Internasional . 16/01/2026, 19:23 WIB
Penulis : Derry Sutardi | Editor : Derry Sutardi
fin.co.id - Di tengah gelombang protes nasional yang mengguncang Iran, Putra Mahkota Iran di pengasingan, Reza Pahlavi, mulai tampil ke publik dengan membawa visi besar tentang masa depan Iran pasca-runtuhnya Republik Islam.
Dalam sejumlah pernyataan terbaru, Pahlavi menawarkan gambaran Iran yang sangat berbeda: tanpa senjata nuklir, mengakui Israel, dan menjalin kerja sama energi dengan Barat.
Namun, di balik narasi ambisius tersebut, muncul pertanyaan besar: apakah Reza Pahlavi benar-benar memiliki dukungan kuat dari rakyat Iran? Bahkan Presiden Amerika Serikat Donald Trump pun mengaku masih meragukannya.

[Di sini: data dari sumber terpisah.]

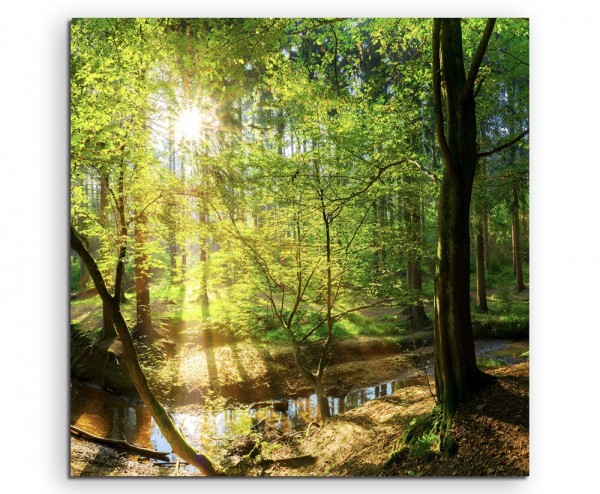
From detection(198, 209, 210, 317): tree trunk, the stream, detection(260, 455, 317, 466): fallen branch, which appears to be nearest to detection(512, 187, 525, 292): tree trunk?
the stream

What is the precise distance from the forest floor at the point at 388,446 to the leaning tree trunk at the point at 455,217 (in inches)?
10.1

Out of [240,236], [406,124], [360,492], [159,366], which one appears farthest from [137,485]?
[406,124]

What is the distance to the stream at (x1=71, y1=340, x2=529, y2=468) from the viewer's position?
2580 millimetres

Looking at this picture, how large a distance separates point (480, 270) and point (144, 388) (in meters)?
2.96

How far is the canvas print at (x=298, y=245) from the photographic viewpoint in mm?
2412

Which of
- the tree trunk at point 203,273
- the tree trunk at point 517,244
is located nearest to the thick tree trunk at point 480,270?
the tree trunk at point 517,244

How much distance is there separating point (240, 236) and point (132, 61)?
1709 mm

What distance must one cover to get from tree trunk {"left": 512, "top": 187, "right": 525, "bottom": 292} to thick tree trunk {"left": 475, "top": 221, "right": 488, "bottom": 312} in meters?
0.24

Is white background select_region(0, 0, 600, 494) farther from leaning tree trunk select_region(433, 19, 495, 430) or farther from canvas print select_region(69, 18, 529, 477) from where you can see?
leaning tree trunk select_region(433, 19, 495, 430)

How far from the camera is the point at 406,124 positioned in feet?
9.59

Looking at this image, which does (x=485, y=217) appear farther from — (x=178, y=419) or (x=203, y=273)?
(x=178, y=419)

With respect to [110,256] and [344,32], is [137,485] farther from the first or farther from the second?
[344,32]
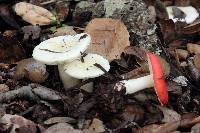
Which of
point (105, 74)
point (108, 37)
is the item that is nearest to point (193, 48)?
point (108, 37)

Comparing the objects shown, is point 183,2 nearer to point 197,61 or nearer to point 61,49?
point 197,61

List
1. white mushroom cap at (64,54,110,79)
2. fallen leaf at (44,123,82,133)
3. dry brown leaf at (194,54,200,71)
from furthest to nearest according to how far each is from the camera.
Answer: dry brown leaf at (194,54,200,71)
white mushroom cap at (64,54,110,79)
fallen leaf at (44,123,82,133)

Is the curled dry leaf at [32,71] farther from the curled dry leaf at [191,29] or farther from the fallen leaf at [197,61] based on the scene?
the curled dry leaf at [191,29]

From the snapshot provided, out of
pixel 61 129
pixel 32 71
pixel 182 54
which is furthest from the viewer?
pixel 182 54

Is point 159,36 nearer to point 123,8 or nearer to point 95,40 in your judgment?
point 123,8

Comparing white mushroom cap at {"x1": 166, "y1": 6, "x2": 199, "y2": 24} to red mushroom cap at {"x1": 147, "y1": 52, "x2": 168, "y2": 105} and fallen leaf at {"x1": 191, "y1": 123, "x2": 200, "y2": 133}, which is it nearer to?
red mushroom cap at {"x1": 147, "y1": 52, "x2": 168, "y2": 105}

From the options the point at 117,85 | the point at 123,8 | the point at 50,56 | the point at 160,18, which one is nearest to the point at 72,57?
the point at 50,56

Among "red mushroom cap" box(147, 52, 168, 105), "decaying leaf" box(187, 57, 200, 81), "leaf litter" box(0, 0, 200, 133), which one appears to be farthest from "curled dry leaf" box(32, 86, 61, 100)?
"decaying leaf" box(187, 57, 200, 81)
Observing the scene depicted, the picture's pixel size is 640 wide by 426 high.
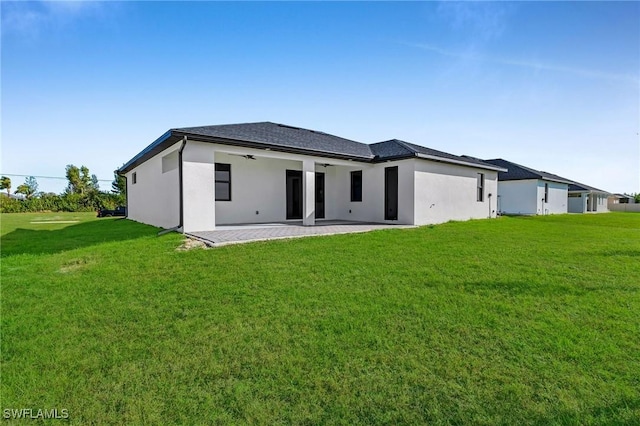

Dalam pernyataan publiknya pada Kamis 15 Januari 2026, Reza Pahlavi memaparkan sejumlah prioritas utama yang akan ia jalankan jika pemerintahan teokratis Iran berhasil digulingkan.
Beberapa poin utama dalam visi Pahlavi antara lain:
Iran tidak akan mengejar kepemilikan senjata nuklir
Pemberantasan perdagangan narkoba dan kejahatan terorganisir
Pengakuan langsung terhadap negara Israel
Peningkatan ekspor minyak dan gas Iran ke pasar global
Kerja sama ekonomi dan energi dengan negara-negara Barat
Bagi banyak analis geopolitik, agenda ini terdengar sangat selaras dengan kepentingan Washington, terutama di era kepemimpinan Donald Trump yang menaruh perhatian besar pada isu nuklir Iran dan stabilitas Timur Tengah.
Tak sedikit pihak menilai, visi tersebut sengaja dirancang untuk menarik simpati Amerika Serikat, dengan harapan mendapat dukungan politik—bahkan strategis—jika rezim Iran tumbang akibat tekanan rakyat.
Sejumlah pakar menilai langkah Reza Pahlavi lebih mencerminkan strategi lobi internasional, bukan gerakan politik berbasis akar rumput di dalam negeri Iran.
Trita Parsi, Wakil Presiden Eksekutif Quincy Institute di Washington, menilai Pahlavi sedang berjuang keras mendapatkan dukungan Trump, namun sejauh ini belum berhasil.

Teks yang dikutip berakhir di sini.